----- ТЕКСТ СТРАНИЦЫ

V. Первое знакомство Бродского с поэзией Одена, как мы знаем, состоялось в селе Норенском. Присланная ему книга английской поэзии «случайно открылась» на оденовском «Памяти У. Б. Йейтса». Больше всего его поразила третья часть, особенно строки о Времени, которое —
Worships language and forgives
Everyone by whom it lives;
Pardons cowardice, conceit,
Lays its honours at their feet.
То есть Время «боготворит язык и прощает тем, кем язык жив, прощает трусость и тщеславие и слагает почести к их ногам». Ошеломленный этими строками поэт вряд ли сознавал тогда, что ритм, на котором зиждется сила этих строк (помимо их буквального смысла), заражен — заряжен! — энергией вдохновивших их стихов Йейтса:
Irish poets, learn your trade, Sing whatever is well made, Scorn the sort now growing up All out of shape from toe to top, Their unremembering hearts and heads Base-born products of base beds.

----------
----- ПРЕДОСТАВЛЕННЫЙ МАТЕРИАЛ

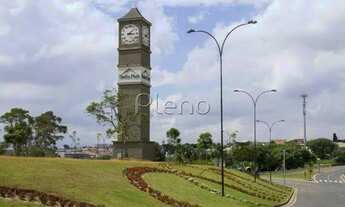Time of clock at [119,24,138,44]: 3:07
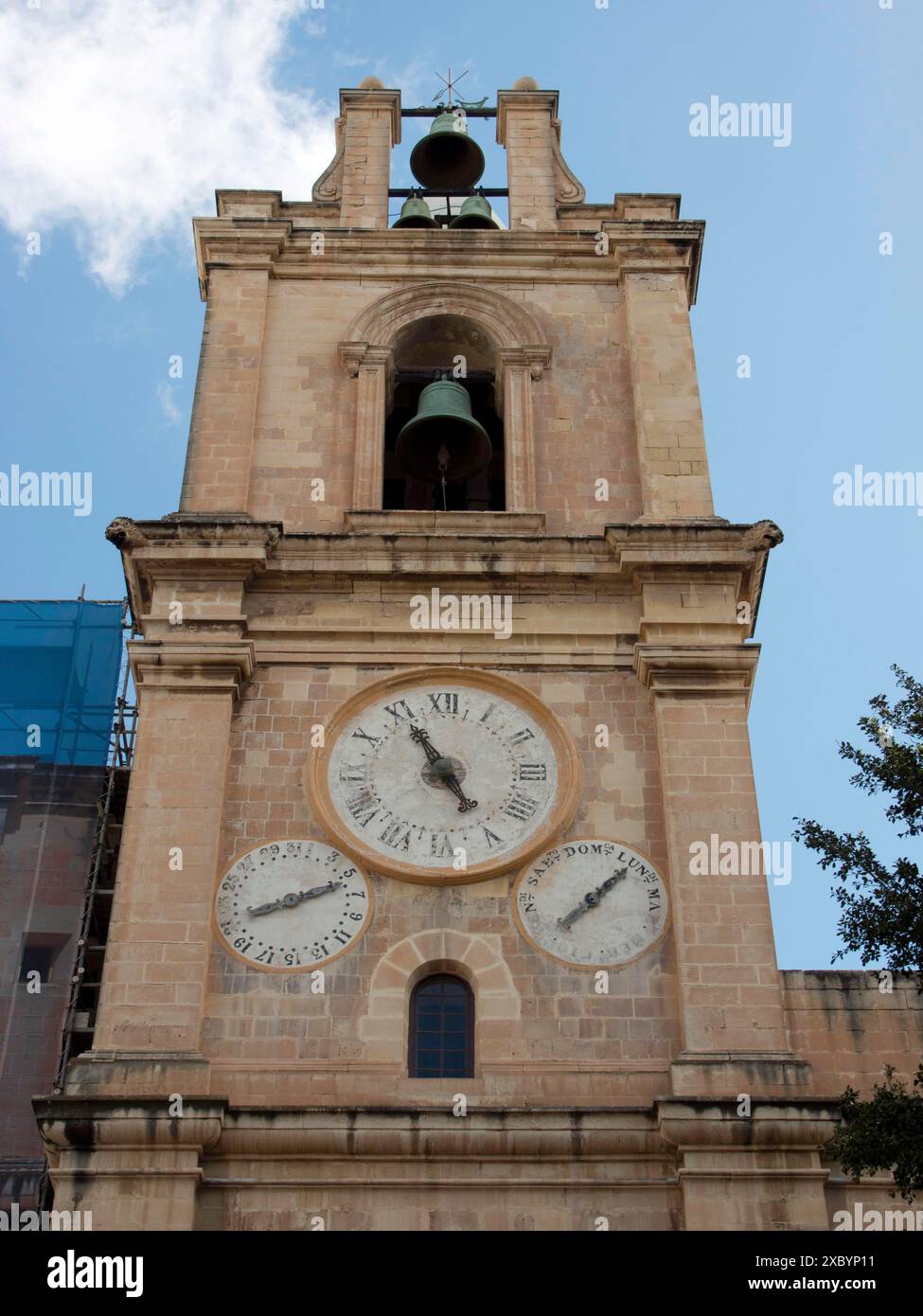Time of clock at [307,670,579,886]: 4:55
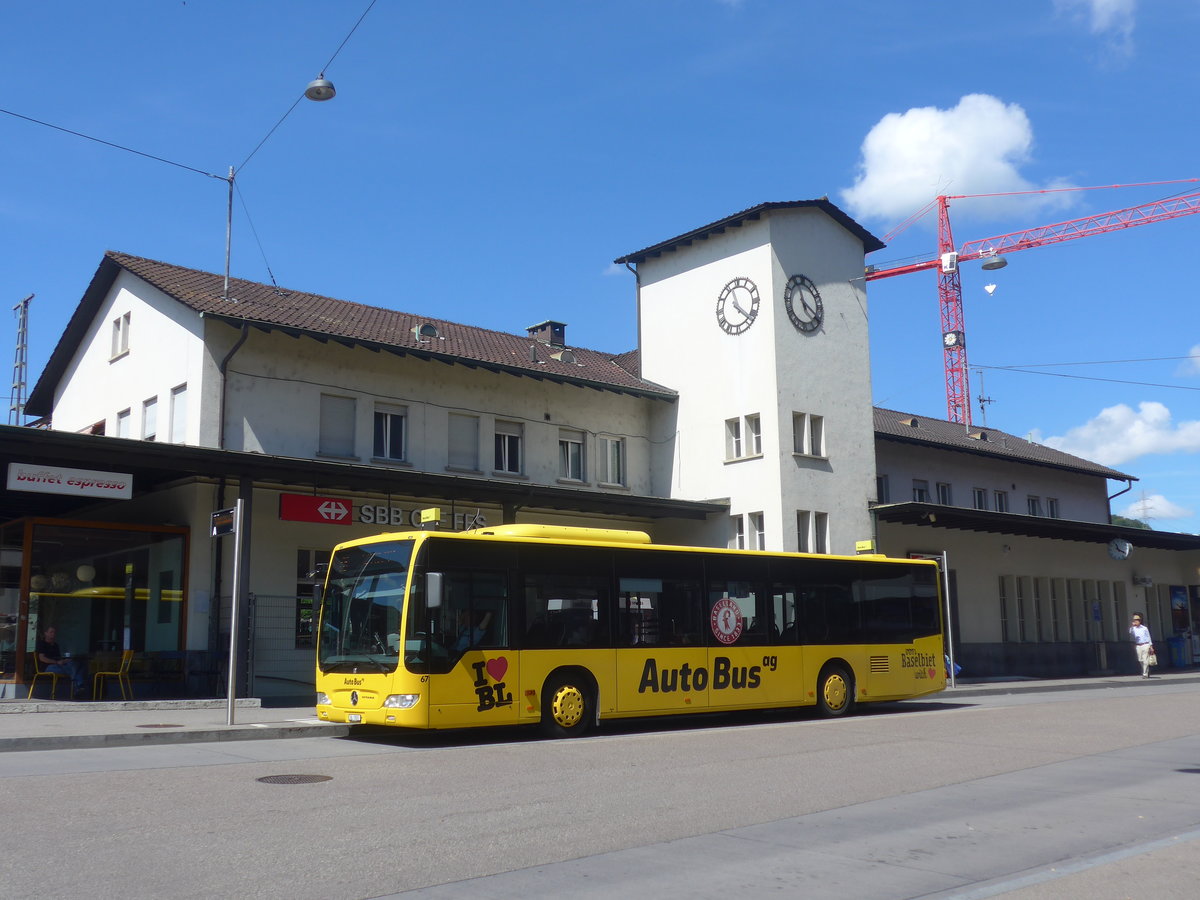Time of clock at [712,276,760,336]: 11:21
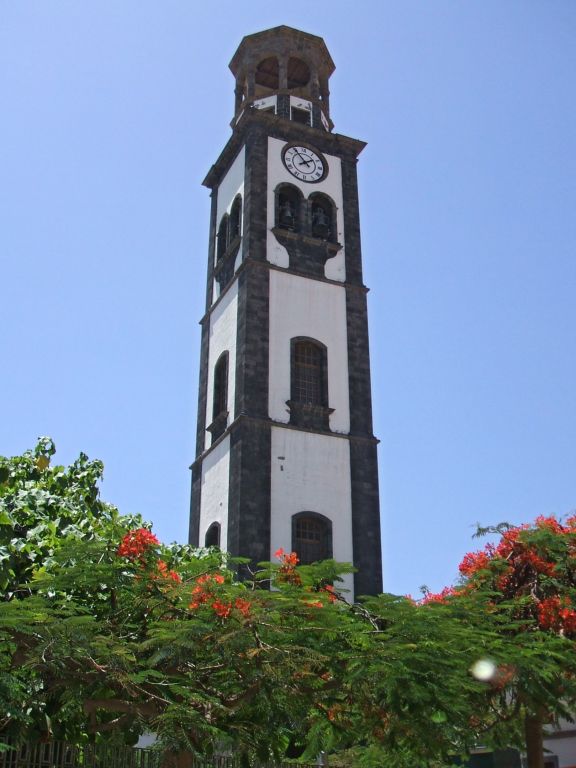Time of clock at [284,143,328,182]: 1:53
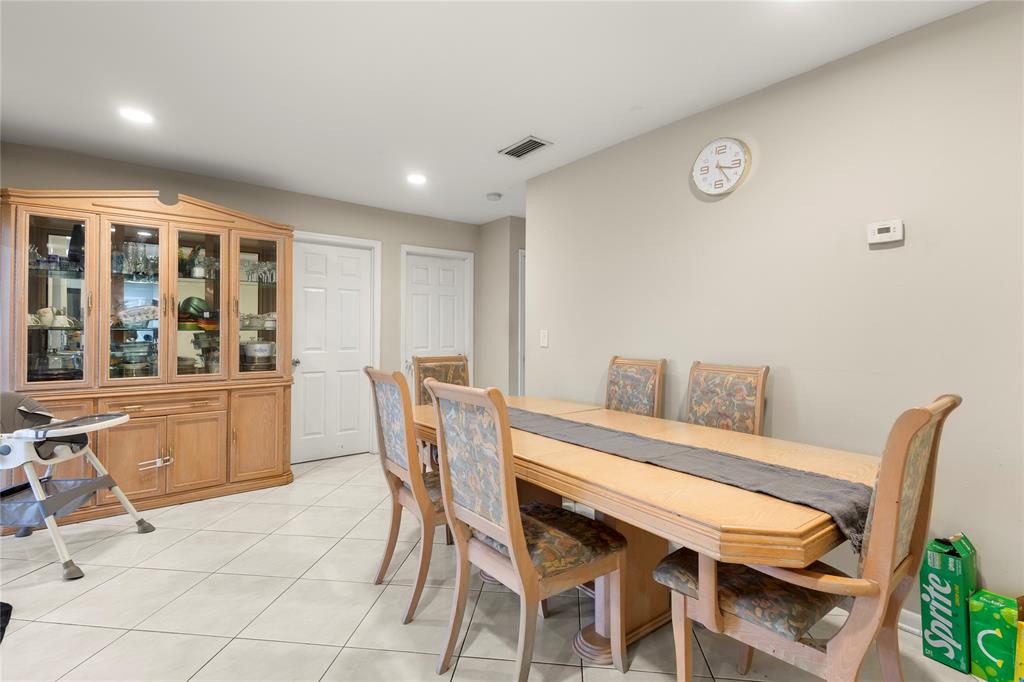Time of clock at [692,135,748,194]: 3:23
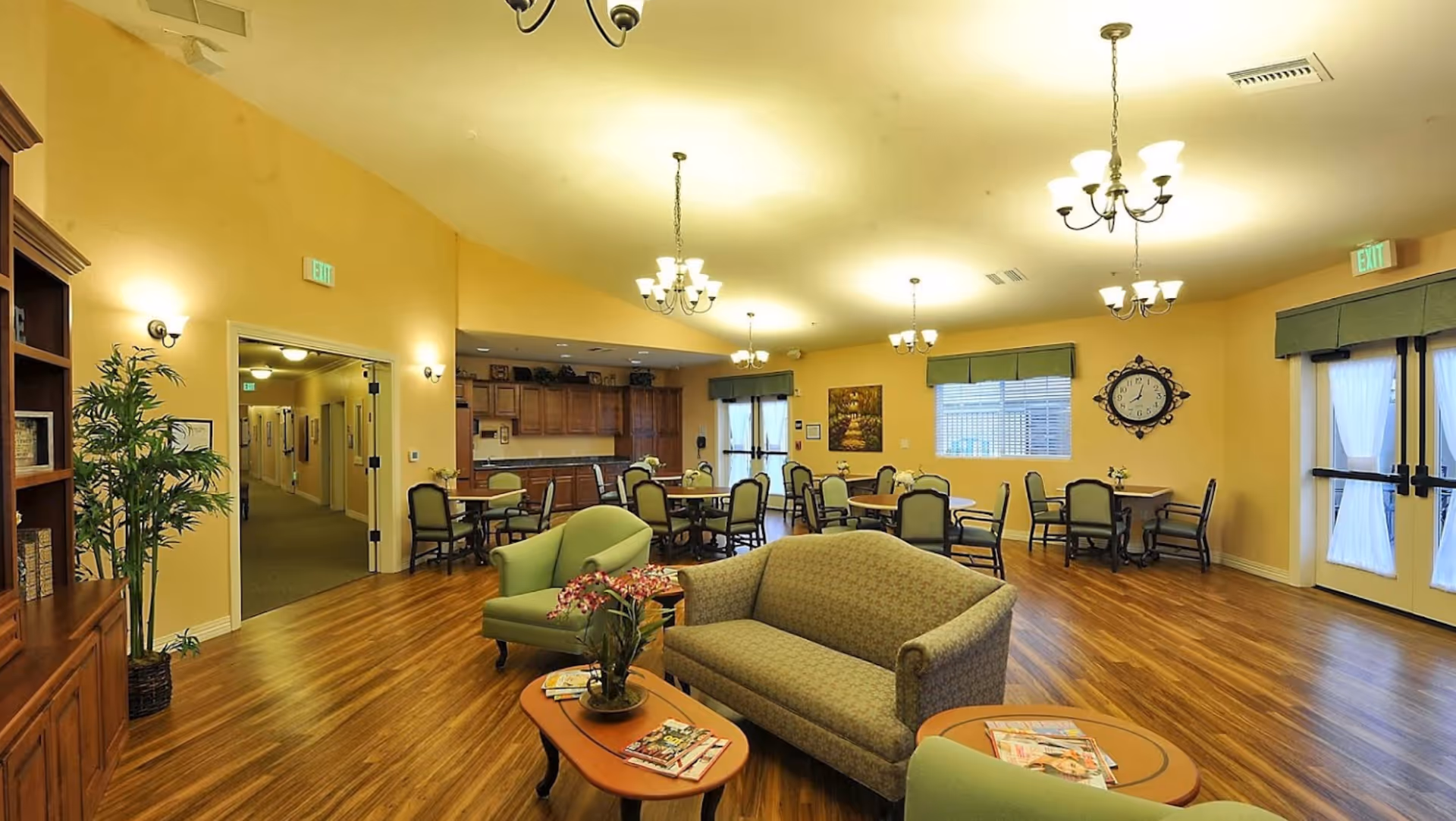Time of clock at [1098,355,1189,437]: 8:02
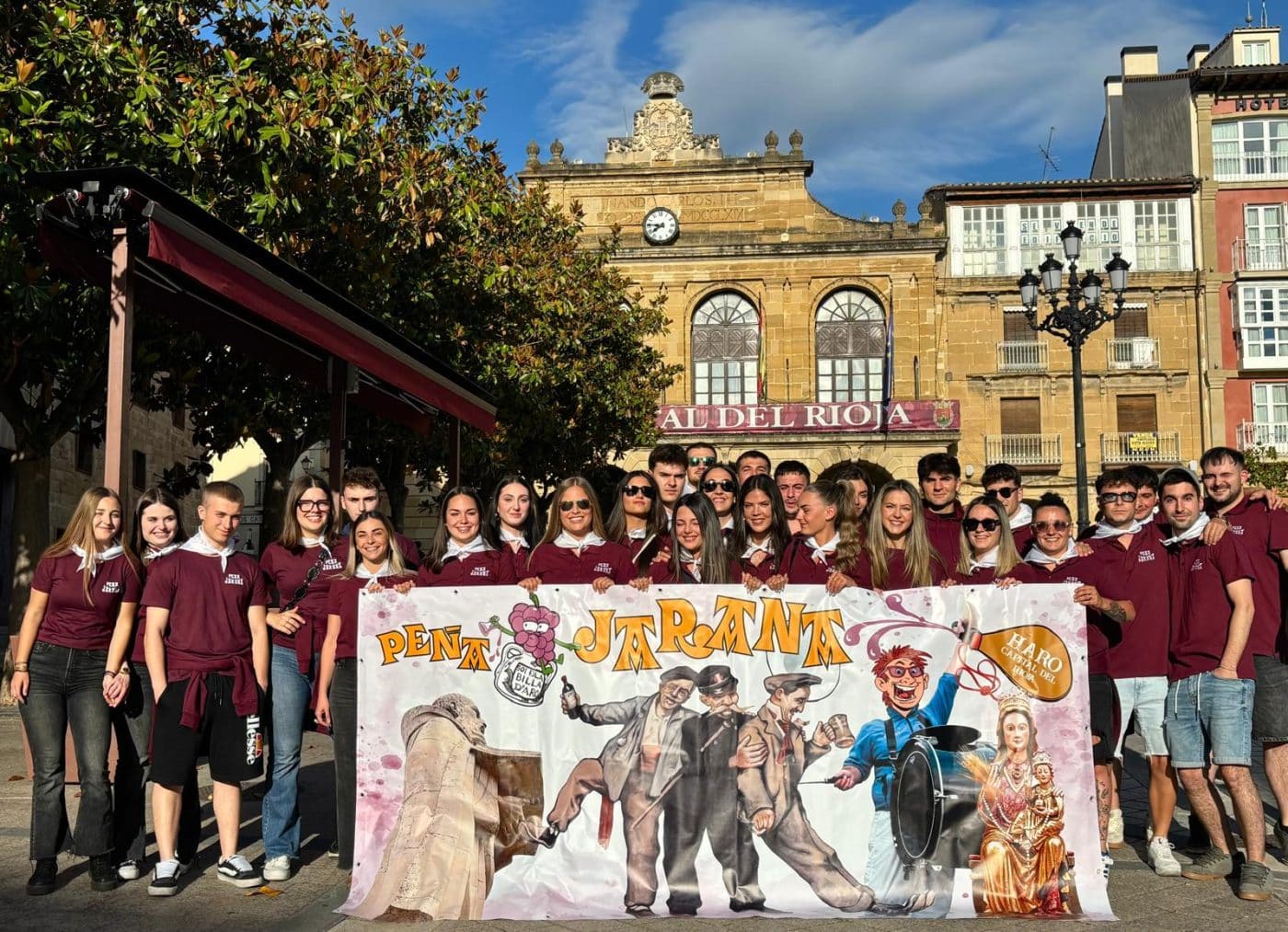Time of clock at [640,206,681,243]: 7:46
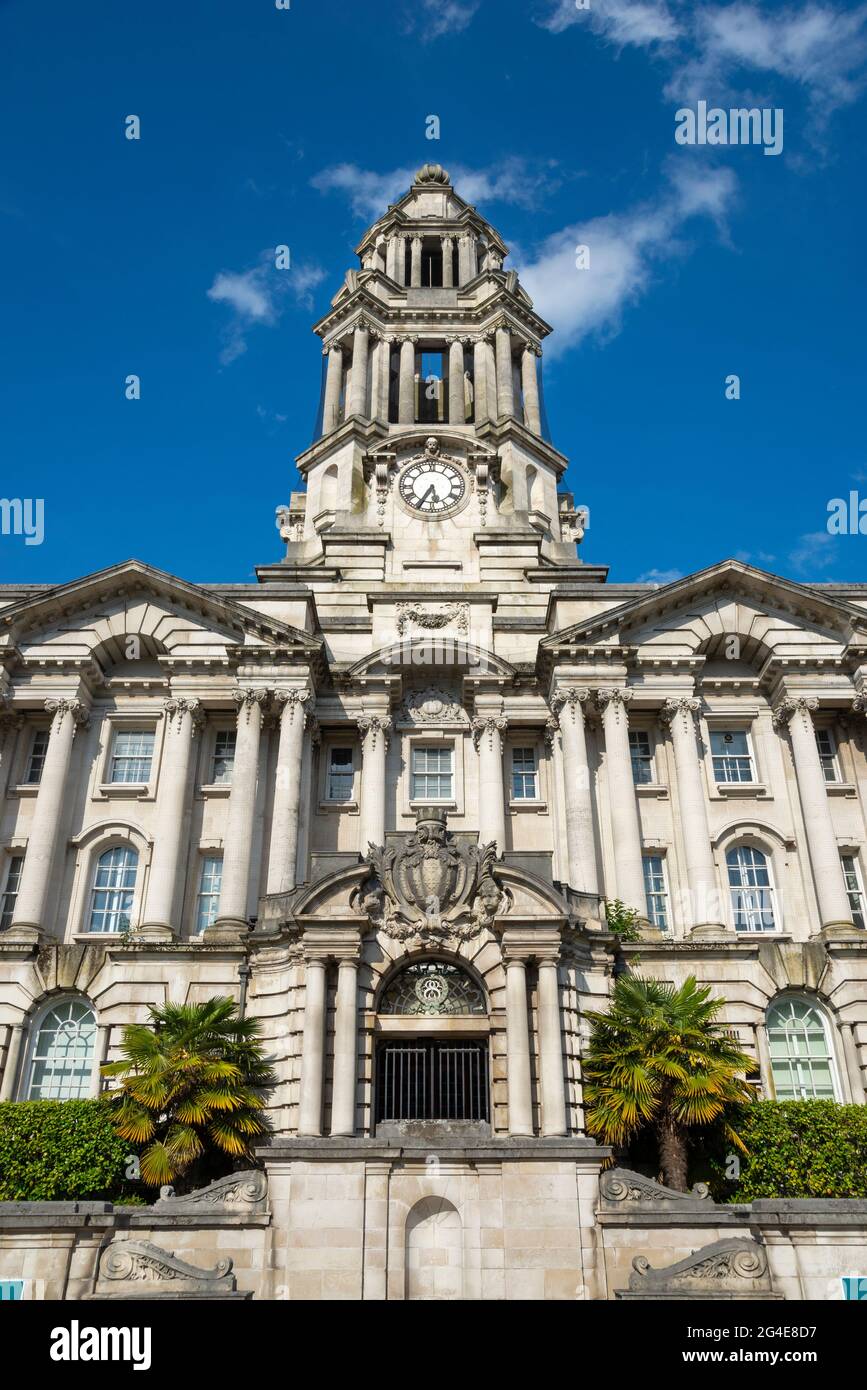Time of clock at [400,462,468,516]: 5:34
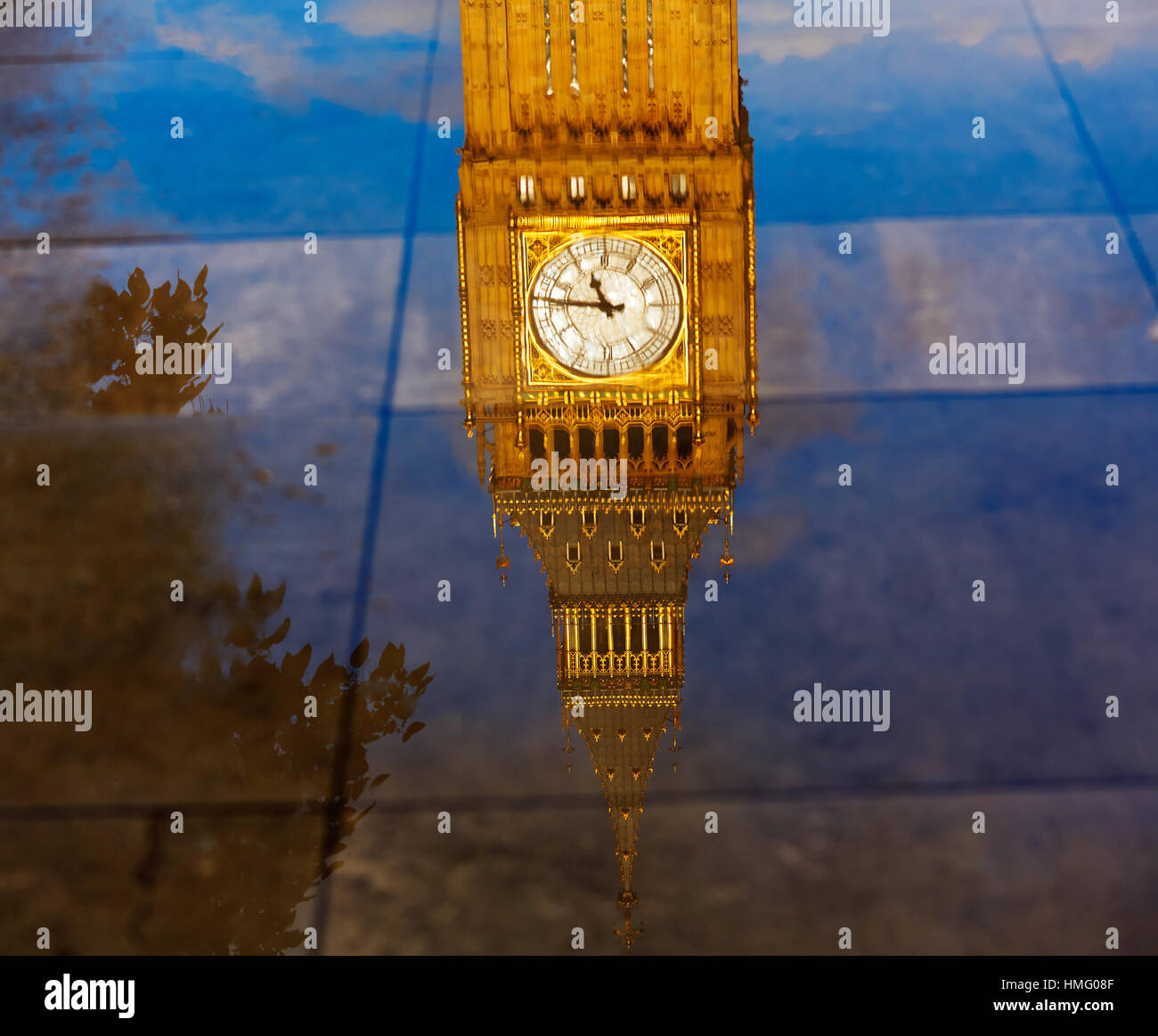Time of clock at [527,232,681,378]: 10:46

----------

ЗАДАНИЕ 1. Пожалуйста, продублируйте отрывок из текста о Бродском и Одене, начиная со слов «V. Первое знакомство» и заканчивая словами «at their feet.».
ЗАДАНИЕ 2. Где, согласно тексту страницы, Бродский впервые познакомился с поэзией Одена?
Этот материал существует отдельно от текста страницы.

ПОЛНЫЙ ОТВЕТ 1.
V. Первое знакомство Бродского с поэзией Одена, как мы знаем, состоялось в селе Норенском. Присланная ему книга английской поэзии «случайно открылась» на оденовском «Памяти У. Б. Йейтса». Больше всего его поразила третья часть, особенно строки о Времени, которое —
Worships language and forgives
Everyone by whom it lives;
Pardons cowardice, conceit,
Lays its honours at their feet.

ПОЛНЫЙ ОТВЕТ 2. В селе Норенском.